- [Trecho para leitura]
Em verdade, dificilmente alguém verá um (pseudo) filósofo ou
pensador igualitário até mesmo se dispor a justificar suas crenças.
Nem Rousseau, nem qualquer dos iluministas fizeram algo similar, para
além de balbuciarem algumas semi-explicações insatisfatórias.
Em geral, tais
justificativas tentam se apoiar na noção de uma ‘Razão’ como
faculdade abstrata e universal. Ocorre que a tal ‘Razão’ como
faculdade abstrata tampouco existe. O que existe é a ‘Razão’
como instrumento cognitivo prático, a qual é tão universal aos
homens quanto sua ‘Altura’. Todos possuem alguma ‘Altura’.
Também, todos possuem algo como uma ‘Razão’. Porém, assim como
os homens possuem alturas variáveis, a qualidade desse instrumento
cognitivo chamado ‘Razão’, também é absolutamente individual e
variável entre os homens.
Não há, portanto,
qualquer parâmetro possível para um estabelecimento de uma
Igualdade entre os homens, a não ser recorrendo-se às superstições
teológicas. Repetindo mais claramente: A Igualdade é uma mentira,
uma farsa, um engodo, uma trapaça, uma tramoia. Não possui
qualquer fundamento real, jamais teve, nem jamais poderá ter. Quem
crê na ‘Igualdade’, ou está fingindo, ou simplesmente sofre de
dissonância cognitiva. As sociedades modernas estão, então,
fundadas numa farsa e são, consequentemente, eminentemente
decadentes e filosoficamente ‘más’.
A ‘Igualdade’ é uma
impossibilidade ontológica. Um ente é ele mesmo por conta de suas
características individuais. Eu sou ‘eu’, por conta daquilo que
me diferencia de tudo que é ‘não-Eu’.
Toda a multiplicidade de
entes se realiza como multiplicidade pela Diferença, pela
Individualidade. Assim, retirando-se os elementos individuais, a
‘Diferença’, que é o meio de alcançarmos a ‘Igualdade’, a
partir do momento que tivermos dois entes idênticos, não teremos
mais dois entes, mas apenas um.
Se a Diferenciação é o
que gera a multiplicidade de entes, ou seja, aquilo a que chamamos
‘Universo’, ‘Realidade’, a desconstrução das diferenças
entre os entes só pode ser vista como uma tentativa de se engajar em
um processo de destruição do Universo. O ‘Igualitarismo’, é
uma teologia ‘Anti-Vida’, uma teologia da destruição.

- [Dados fornecidos]
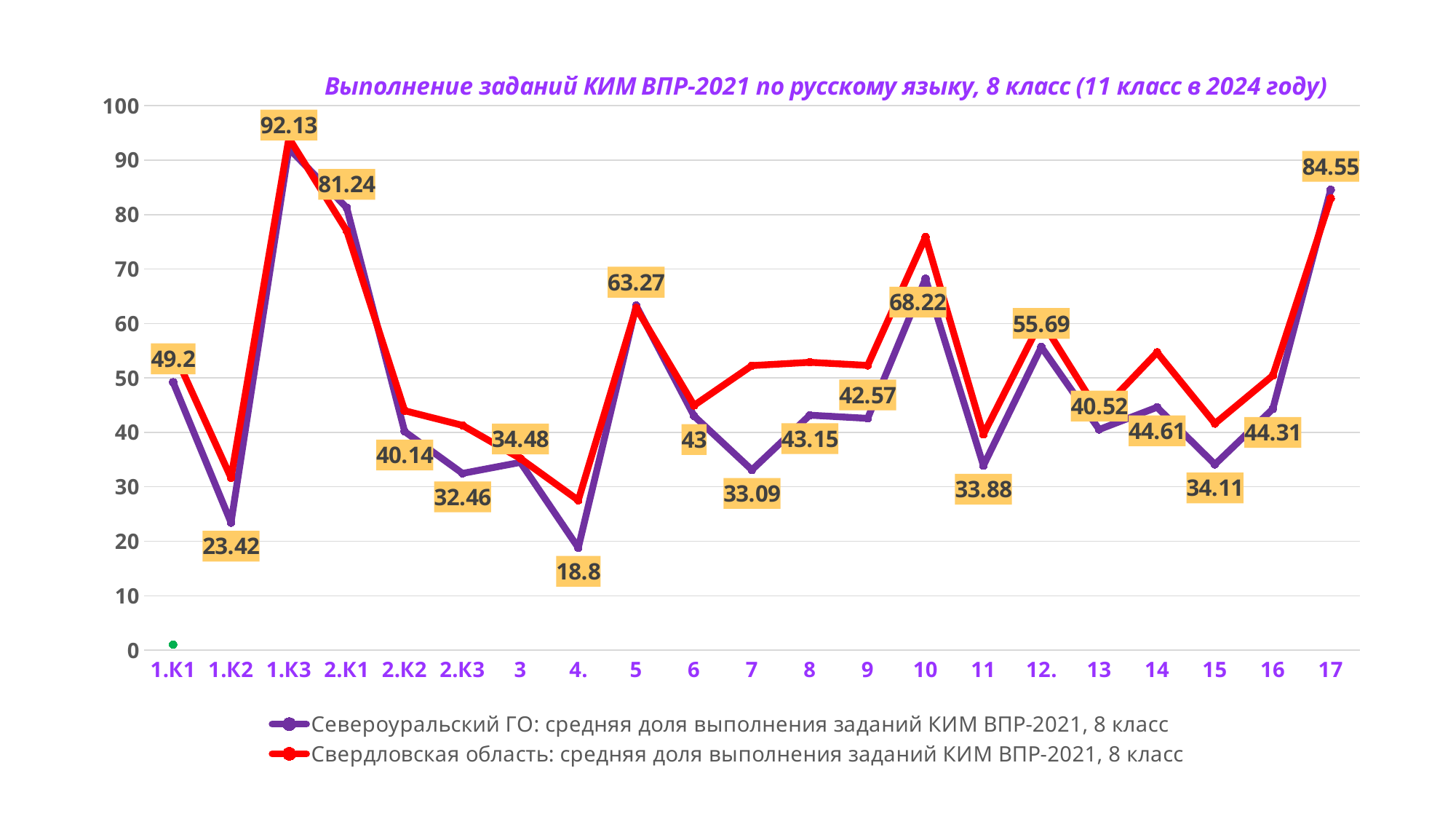
What is the difference between the Североуральский ГО values at 1.К3 and 4.? 73.33 What type of chart is shown on the slide? line chart At which category is the Североуральский ГО series lowest? 4. What is the value for Североуральский ГО at category 17? 84.55 How many categories are shown on the x axis? 21 At which category is the Североуральский ГО series highest? 1.К3 How many series does the legend list? 2 What is the value for Североуральский ГО at category 4.? 18.8 At category 8, which series has the larger value: Североуральский ГО or Свердловская область? Свердловская область What colour is the line for Свердловская область? red What is the value for Североуральский ГО at category 1.К3? 92.13 Is the value for Свердловская область at category 10 greater or less than 70? greater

- [Sobre a tarefa] Devolva, sem nenhuma alteração, tudo o que vai de "Em geral, tais" até "entre os homens." no trecho sobre a igualdade.

- [Resultado esperado]
Em geral, tais
justificativas tentam se apoiar na noção de uma ‘Razão’ como
faculdade abstrata e universal. Ocorre que a tal ‘Razão’ como
faculdade abstrata tampouco existe. O que existe é a ‘Razão’
como instrumento cognitivo prático, a qual é tão universal aos
homens quanto sua ‘Altura’. Todos possuem alguma ‘Altura’.
Também, todos possuem algo como uma ‘Razão’. Porém, assim como
os homens possuem alturas variáveis, a qualidade desse instrumento
cognitivo chamado ‘Razão’, também é absolutamente individual e
variável entre os homens.